Supreme Court: Does BIlling Fraud Violate Federal ID Theft Statutes?

Simple question: Is a user ID and password similar to an identification card like a driver’s license or a key? If I use your user ID and password to log into your account, am I committing the crime of trespass, breaking and entering or false personation? What does it mean in the law to “use” the identity of another person “without authorization?”

In 2004, concerned with the increasing problem of identity fraud and identity theft, Congress enacted a sentencing enhancement provision for people who, during the course of committing certain other felonies, “knowingly transfers, possesses, or uses, without lawful authority, a means of identification of another person.” They referred to the statute as an “aggravated identity theft law” which focused on the use of someone’s identity “without consent” but did not specifically require that the identity be “stolen.”

In a case argued before the U.S. Supreme Court on February 27, 2023, the court is being asked to decide whether overbilling constitutes aggravated identity fraud. In particular, when a hospital or other provider, having obtained a patient’s name and other billing information, bills the government more than that which is appropriate for the patient. Where they bill for services not performed or for more money than allowed—without the “consent” of the patient. Under those circumstances, has the hospital or other provider “used” the patient’s “means of identification” in the sense that they used the patient’s name and Medicare/Medicaid number? Sure. Have they done so “without authorization?” Well, the patient authorized the use of their name to bill for services rendered, but certainly not to overbill, right? Was this use in furtherance of a felony? Probably, if the hospital knew it was committing fraud. So, is overbilling, under these circumstances, “aggravated identity theft?”

Courts are split.

In the case pending before the Supreme Court, the United States Court of Appeals for the Fifth Circuit held that the government had proven all of the necessary elements of use of the identity of the patient without authorization and that the sentencing enhancement was mandated. This is the same conclusion reached by federal courts in the Fourth Circuit. On the other hand, courts in the Ninth federal circuit and the Sixth Circuit focused not on the strict language of the sentencing enhancement statute but on its purpose—to prevent identity fraud and theft by punishing those who used a person’s identity fraudulently—not just someone who billed fraudulently using someone’s identity. The Ninth Circuit case noted that, in that case, the defendant “provided massage services to patients to treat [the patient’s] pain and then participated in a scheme where that treatment was misrepresented as a Medicare-eligible physical therapy service. … [and that the] fraudulent scheme ran afoul of other statutes—namely, health care fraud and unlawful remunerations—but not section 1028A. We hold that [the defendant] did not “use” the patients’ identities within the meaning of the aggravated identity theft statute.” Similarly, the Sixth Circuit focused on the fact that, while the services performed were “miscoded,” causing the government to pay more than appropriate for the services, the services were, in fact, provided and were provided for that patient.

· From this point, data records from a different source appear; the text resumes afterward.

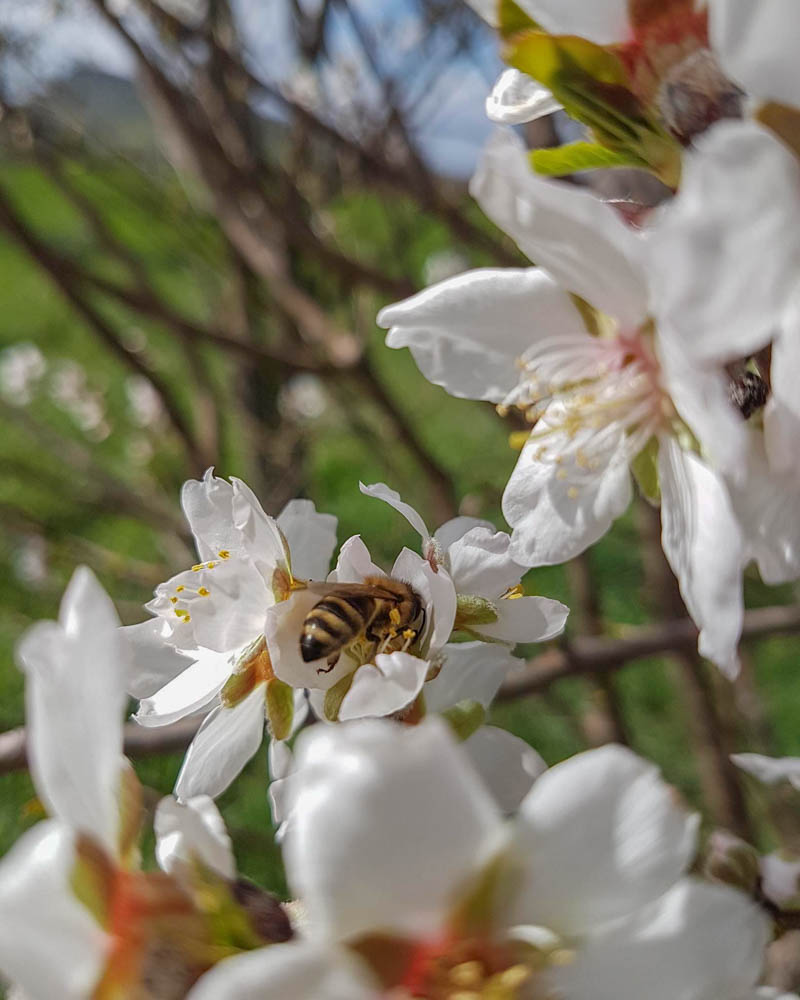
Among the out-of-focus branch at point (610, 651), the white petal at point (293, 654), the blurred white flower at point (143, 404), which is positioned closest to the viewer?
the white petal at point (293, 654)

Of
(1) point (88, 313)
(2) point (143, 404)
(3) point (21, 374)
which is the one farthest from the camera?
(3) point (21, 374)

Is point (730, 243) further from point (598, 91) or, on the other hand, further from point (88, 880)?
point (88, 880)

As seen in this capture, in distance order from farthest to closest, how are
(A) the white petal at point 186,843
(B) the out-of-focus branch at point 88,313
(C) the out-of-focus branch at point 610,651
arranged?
(B) the out-of-focus branch at point 88,313
(C) the out-of-focus branch at point 610,651
(A) the white petal at point 186,843

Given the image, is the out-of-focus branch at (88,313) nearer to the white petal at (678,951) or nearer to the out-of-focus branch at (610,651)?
the out-of-focus branch at (610,651)

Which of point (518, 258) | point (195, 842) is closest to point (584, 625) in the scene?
point (518, 258)

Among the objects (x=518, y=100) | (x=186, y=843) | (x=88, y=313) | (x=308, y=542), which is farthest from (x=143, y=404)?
(x=186, y=843)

On the other side, the Fourth and Fifth Circuits held that the enhancements are appropriate because the statute does not require that the identities be “stolen” or even obtained by fraud—just that they be used “without lawful authority.” When the hospital presented the government with a bill for services to patient X falsely representing the nature or cost of the services performed for that patient, the hospital or provider was “using” that patient’s identity (in the sense that their name was on the bill). Aggravated identity fraud.

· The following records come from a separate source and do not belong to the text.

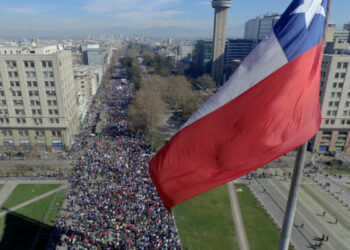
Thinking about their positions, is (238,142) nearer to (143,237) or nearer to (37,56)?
(143,237)

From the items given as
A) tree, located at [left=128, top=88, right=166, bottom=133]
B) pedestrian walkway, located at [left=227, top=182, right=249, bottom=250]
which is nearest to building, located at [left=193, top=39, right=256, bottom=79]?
tree, located at [left=128, top=88, right=166, bottom=133]

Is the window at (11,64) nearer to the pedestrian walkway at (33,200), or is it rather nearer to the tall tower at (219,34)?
the pedestrian walkway at (33,200)

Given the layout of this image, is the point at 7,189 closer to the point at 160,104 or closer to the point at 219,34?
the point at 160,104

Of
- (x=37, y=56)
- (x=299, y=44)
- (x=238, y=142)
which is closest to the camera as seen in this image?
(x=299, y=44)

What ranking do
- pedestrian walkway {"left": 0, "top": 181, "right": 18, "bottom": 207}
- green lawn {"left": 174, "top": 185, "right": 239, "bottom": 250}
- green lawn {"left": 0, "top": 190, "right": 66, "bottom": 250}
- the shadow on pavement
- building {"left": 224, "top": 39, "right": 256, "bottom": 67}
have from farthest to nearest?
building {"left": 224, "top": 39, "right": 256, "bottom": 67}, pedestrian walkway {"left": 0, "top": 181, "right": 18, "bottom": 207}, green lawn {"left": 174, "top": 185, "right": 239, "bottom": 250}, green lawn {"left": 0, "top": 190, "right": 66, "bottom": 250}, the shadow on pavement

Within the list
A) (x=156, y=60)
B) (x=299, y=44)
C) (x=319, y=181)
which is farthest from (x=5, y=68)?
(x=156, y=60)

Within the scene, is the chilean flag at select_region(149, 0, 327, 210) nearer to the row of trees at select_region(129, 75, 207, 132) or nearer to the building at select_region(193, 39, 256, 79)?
the row of trees at select_region(129, 75, 207, 132)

While in a narrow sense, the case presents an issue for the Supreme Court of statutory interpretation—what did Congress mean, and what did they say?—in a larger sense, it represents a common problem that occurs when applying laws to technology. The law developed over hundreds of years in the “real” world—with concepts of trespass, theft, invasion of privacy and false personation developing in the law over generations. When we move from the “real” to the “virtual,” these laws—applied by analogy—often break down. Certainly, the hospitals in each of these cases submitted documentation for reimbursement which were both fraudulent and contained the names of patients. But what is “identity fraud?” Is it merely committing fraud and using someone else’s name? Or is the essence of “identity fraud” some form of misappropriation of identity—falsely “passing off” oneself as another? Would it be different if a hospital claimed to have performed services for persons on a list that they found online who were never actual patients? Is there a genuine distinction between billing a real patient for a service never performed or billing at a higher price for a service actually performed? Or, is there a difference between describing a service actually performed (for which one reimbursement rate is permitted) as a different service (with a higher reimbursement rate)? Is one of these mere fraud and the other “aggravated identity fraud?”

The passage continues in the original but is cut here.